Was kann man tun, damit die Kinder daheim nicht medial verwahrlosen?
Wichtig ist, dass Kinder keine Smartphones im Bett benutzen dürfen. Das gilt auch für Eltern. Eine gemeinsame Ladestation außerhalb des Schlafzimmers hilft dabei. Die Kinder sehen dann, dass auch die Eltern nicht im Bett am Smartphone hängen. Und glauben Sie mir, die Kinder kontrollieren das.

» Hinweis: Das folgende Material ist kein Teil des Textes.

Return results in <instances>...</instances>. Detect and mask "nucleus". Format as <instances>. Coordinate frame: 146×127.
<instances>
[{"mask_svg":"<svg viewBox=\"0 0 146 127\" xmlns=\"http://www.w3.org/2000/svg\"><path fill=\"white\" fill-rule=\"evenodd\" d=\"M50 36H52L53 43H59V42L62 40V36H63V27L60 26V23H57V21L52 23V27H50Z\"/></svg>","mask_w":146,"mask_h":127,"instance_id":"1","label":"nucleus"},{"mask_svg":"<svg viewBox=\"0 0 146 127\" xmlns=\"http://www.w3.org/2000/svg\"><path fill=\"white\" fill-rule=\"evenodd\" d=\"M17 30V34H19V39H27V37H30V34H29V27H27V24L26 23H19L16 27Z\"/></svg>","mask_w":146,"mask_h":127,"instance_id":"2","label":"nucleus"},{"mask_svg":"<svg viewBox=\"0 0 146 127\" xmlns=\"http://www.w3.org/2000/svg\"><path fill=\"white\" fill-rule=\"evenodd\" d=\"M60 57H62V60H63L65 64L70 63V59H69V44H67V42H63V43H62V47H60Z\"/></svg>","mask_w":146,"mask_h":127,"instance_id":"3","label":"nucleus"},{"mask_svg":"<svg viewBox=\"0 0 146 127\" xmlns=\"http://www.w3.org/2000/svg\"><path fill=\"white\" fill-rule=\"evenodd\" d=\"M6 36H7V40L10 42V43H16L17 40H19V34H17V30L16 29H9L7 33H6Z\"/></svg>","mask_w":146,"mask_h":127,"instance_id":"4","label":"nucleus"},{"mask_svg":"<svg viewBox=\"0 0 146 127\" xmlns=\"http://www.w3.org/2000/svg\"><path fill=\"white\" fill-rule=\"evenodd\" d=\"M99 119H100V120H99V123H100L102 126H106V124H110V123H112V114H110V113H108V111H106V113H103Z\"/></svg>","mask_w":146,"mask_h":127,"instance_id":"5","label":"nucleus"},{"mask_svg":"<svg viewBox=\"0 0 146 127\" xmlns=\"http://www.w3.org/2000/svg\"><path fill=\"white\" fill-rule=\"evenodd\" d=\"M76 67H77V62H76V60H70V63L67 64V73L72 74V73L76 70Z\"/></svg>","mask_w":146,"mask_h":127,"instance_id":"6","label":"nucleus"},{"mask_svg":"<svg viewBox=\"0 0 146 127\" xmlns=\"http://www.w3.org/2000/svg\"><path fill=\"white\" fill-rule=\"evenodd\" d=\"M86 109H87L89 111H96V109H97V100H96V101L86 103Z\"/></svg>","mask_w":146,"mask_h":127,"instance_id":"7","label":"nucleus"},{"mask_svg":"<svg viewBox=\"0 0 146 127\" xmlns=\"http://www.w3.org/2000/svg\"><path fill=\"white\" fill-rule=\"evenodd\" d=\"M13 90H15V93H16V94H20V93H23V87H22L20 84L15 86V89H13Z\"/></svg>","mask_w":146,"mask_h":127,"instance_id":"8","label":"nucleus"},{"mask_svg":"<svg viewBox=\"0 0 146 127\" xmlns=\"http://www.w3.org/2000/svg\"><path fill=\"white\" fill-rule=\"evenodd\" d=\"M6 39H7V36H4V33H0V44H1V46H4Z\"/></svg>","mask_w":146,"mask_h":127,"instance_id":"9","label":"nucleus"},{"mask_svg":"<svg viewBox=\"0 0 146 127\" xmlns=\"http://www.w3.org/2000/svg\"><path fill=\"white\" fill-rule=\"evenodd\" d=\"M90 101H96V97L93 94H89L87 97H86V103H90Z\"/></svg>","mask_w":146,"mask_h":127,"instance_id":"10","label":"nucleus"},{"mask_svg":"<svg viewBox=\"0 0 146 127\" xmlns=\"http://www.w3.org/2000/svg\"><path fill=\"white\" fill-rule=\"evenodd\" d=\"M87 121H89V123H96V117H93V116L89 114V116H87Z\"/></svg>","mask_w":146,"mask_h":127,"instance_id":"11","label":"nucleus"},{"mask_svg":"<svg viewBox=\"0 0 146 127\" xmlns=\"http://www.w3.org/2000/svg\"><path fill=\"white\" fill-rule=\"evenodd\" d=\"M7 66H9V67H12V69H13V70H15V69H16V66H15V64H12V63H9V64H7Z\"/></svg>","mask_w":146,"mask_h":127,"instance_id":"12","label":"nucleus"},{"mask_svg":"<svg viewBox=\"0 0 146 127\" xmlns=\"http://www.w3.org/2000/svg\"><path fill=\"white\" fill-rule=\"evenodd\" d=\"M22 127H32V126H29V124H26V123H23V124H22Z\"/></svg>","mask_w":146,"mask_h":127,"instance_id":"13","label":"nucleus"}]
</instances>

Außerdem sollten Kinder möglichst spät ein eigenes Smartphone bekommen. Ich halte 14 Jahre für ein gutes Alter.
Haben Kinder, die keine Smartphones haben, Nachteile im sozialen Umfeld?
Der soziale Druck ist natürlich spätestens ab der 5. Klasse riesig. Viele Kinder behaupten dann gerne einfach, „alle anderen“ hätten ein Smartphone, um ihre Eltern zu überzeugen. Meine Empfehlung: Eltern können sich mit Gleichgesinnten organisieren, damit ihre Kinder nicht alleine ohne Smartphone dastehen. Auch ein „Buddy-System“ hilft: Wenn ein Kind einen Freund hat, der ebenfalls noch etwas länger auf ein eigenes Smartphone warten muss, fällt es schon viel leichter, den Smartphone-Gruppenzwang zu ertragen.
Wie reagieren Schulen auf diese Entwicklungen? Sie gehen ja als Medientrainer an die Schulen, um mit den Kindern und Lehrern zu diskutieren.
Lehrkräfte beobachten überall, dass die Konzentrations- und Leistungsfähigkeit der Schüler abnimmt. Für mich kein Wunder: Viele Kinder schlafen ja kaum noch, weil sie oft nachts noch lange am Handy sind. Deshalb sind Schulen und Eltern immer häufiger bereit, sich mit dem Thema auseinanderzusetzen.
Wie erleben Sie das Medienverhalten an christlichen Schulen?
Ich bemerke ehrlich gesagt kaum Unterschiede zu anderen Schulen. Die größte Rolle spielen soziale und wirtschaftliche Faktoren. An Schulen in „ärmeren Gegenden“ ist die Problematik oft größer, weil viele Eltern die komplexe Thematik der digitalen Medienerziehung überhaupt nicht im Blick haben.
Was könnten Schulen tun, um das Problem anzugehen?
Schulen könnten Smartphones in der Schule konsequent verbieten. Schließfächer oder andere Systeme sorgen dafür, dass die Geräte während des Unterrichts nicht ablenken. Auch die Ausstattung mit schulischen Tablets sollte so geregelt sein, dass diese nachts nicht genutzt werden können.
Welche langfristigen Maßnahmen halten Sie für nötig?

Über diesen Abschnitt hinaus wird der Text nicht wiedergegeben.